Home Featured News Riverside County’s Ambitious Water Banking Program

Riverside County’s Ambitious Water Banking Program

Saving for a Non-Rainy Day

The water districts in Riverside County have joined together to safeguard against future droughts. The Santa Ana River Conservation and Conjunctive Use Project (SARCCUP) is comprised of the Eastern Municipal Water District (EMWD), Inland Empire Utilities Agency (IEUA), Orange County Water District (OCWD), San Bernardino Valley Municipal Water District (SBVMWD), and Western Municipal Water District (WMWD).

This historic collaborative regional program aims to improve the water supply resiliency and reliability of the Santa Ana River Watershed by providing access to stored water supplies from local groundwater basins in the event of drought.

What is water banking?

Water banking is a practice that has long been used to solve water issues in California and other Western states. It is a great strategy to create a safe and reliable local water supply that remains ready for residents in the region. 

Water banking facilities receive imported water supplies available during wet years and store it in local groundwater basins. The water is then used to meet demands during dry periods. Storing water underground minimizes the impact of losing water to evaporation. Additionally, water can also be recycled from various sources and treated instead of being wasted.

For example, one of EMWD’s current projects is the Mountain Avenue West Groundwater Replenishment Basin, located in San Jacinto. There, water in large ponds seeps into the groundwater basin. It is estimated that this project alone will help EMWD store enough water for more than 15,000 families each year.

Research by the Public Policy Institute of California (PPIC) indicates California’s groundwater basins can store three times as much water as the state’s dams.  Additionally, the Clean Water Action organization finds groundwater storage is climate resilient and cheaper than surface water storage: $2.7 billion can fund 8.4 million acre-feet of groundwater storage, compared to just 1.4 million acre-feet of storage.

Better together

Conjunctive management projects such SARCCUP provide many benefits for the communities they serve. These include:

  • Improving local water supply and groundwater quality 
  • Reducing groundwater overdraft
  • Increasing flood protection
  • Helping meet environmental needs 
  • Countering subsidence

The primary goal is to maximize the development and use of water supplies; the SARCCUP is greater than the independent management of these resources. According to the agreement, SARCCUP will ensure up to 137,000 acre-feet of water is set aside in six groundwater basins within the Santa Ana watershed. 

“This groundbreaking agreement provides an unrivaled solution to ongoing water supply challenges,” IEUA Board President and Santa Ana Watershed Project Authority (SAWPA) Chair Jasmin A. Hall said when the agreement was announced in September 2021. “Through proactive planning and collaboration, the region is well-positioned to contend with future droughts and add to our diverse water supply portfolio, while adding increased resiliency to the region’s water supply.”

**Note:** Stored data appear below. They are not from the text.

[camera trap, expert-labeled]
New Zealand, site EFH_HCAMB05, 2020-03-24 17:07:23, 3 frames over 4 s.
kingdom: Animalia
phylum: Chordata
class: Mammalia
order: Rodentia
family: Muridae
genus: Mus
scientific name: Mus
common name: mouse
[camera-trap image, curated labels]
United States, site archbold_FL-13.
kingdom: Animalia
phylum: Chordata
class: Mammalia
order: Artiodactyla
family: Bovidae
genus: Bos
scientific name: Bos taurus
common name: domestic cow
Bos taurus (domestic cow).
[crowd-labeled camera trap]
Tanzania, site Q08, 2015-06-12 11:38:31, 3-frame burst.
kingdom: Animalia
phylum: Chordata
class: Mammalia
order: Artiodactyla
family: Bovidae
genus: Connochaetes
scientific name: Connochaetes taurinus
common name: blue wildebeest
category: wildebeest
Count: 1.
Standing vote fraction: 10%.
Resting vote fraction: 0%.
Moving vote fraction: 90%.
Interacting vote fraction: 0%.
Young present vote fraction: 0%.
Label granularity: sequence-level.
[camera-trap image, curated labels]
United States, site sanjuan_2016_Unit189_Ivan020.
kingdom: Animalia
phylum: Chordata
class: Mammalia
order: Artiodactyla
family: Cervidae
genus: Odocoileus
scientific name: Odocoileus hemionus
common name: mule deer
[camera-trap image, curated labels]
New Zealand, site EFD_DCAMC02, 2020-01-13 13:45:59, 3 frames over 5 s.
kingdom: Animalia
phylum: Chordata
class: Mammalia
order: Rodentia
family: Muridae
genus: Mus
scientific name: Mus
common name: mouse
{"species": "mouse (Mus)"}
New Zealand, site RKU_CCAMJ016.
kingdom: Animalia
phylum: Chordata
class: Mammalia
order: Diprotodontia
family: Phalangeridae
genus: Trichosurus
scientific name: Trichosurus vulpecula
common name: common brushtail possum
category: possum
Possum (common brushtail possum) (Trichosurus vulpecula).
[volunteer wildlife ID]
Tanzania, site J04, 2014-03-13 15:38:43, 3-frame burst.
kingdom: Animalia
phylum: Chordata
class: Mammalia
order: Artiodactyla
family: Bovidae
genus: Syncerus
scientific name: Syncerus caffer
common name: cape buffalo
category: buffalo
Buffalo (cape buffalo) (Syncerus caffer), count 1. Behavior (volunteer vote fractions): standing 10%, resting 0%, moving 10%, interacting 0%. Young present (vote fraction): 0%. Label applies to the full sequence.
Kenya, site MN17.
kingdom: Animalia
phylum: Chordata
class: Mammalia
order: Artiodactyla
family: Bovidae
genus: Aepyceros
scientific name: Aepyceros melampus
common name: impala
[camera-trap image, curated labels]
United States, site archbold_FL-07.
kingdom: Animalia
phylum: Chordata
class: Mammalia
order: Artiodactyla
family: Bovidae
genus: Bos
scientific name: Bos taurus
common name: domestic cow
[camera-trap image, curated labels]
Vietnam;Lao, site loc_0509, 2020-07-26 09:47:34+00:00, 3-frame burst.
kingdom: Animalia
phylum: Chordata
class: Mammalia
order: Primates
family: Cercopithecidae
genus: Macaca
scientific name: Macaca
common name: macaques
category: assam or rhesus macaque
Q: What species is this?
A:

More than $55 million in grants from California Proposition 84 were secured to fund the program thanks to assistance from SAWPA, this includes assisting retail water agencies in creating efficiency-based budgets.

“This is a historic agreement and will benefit millions of Southern California residents by better preparing our respective regions for future droughts,” noted Eastern Municipal Water District Board President Phil Paule. “We are proud to have helped develop and implement this innovative program. We sincerely appreciate the partnerships of all the member agencies that have helped make this program possible.”